PROBLEM DESCRIPTION:
Format the entries below as a Markdown table with the columns Number and Entry line, one row per line and blank lines omitted.

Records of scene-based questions
● ● ● ● ●

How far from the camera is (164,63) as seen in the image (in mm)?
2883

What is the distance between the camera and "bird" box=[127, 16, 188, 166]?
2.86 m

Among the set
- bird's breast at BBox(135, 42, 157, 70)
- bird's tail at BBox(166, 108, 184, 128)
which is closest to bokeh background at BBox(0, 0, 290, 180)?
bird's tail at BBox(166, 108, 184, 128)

● ● ● ● ●

CORRECT RESULT:
| Number | Entry line |
|---|---|
| 1 | How far from the camera is (164,63) as seen in the image (in mm)? |
| 2 | 2883 |
| 3 | What is the distance between the camera and "bird" box=[127, 16, 188, 166]? |
| 4 | 2.86 m |
| 5 | Among the set |
| 6 | - bird's breast at BBox(135, 42, 157, 70) |
| 7 | - bird's tail at BBox(166, 108, 184, 128) |
| 8 | which is closest to bokeh background at BBox(0, 0, 290, 180)? |
| 9 | bird's tail at BBox(166, 108, 184, 128) |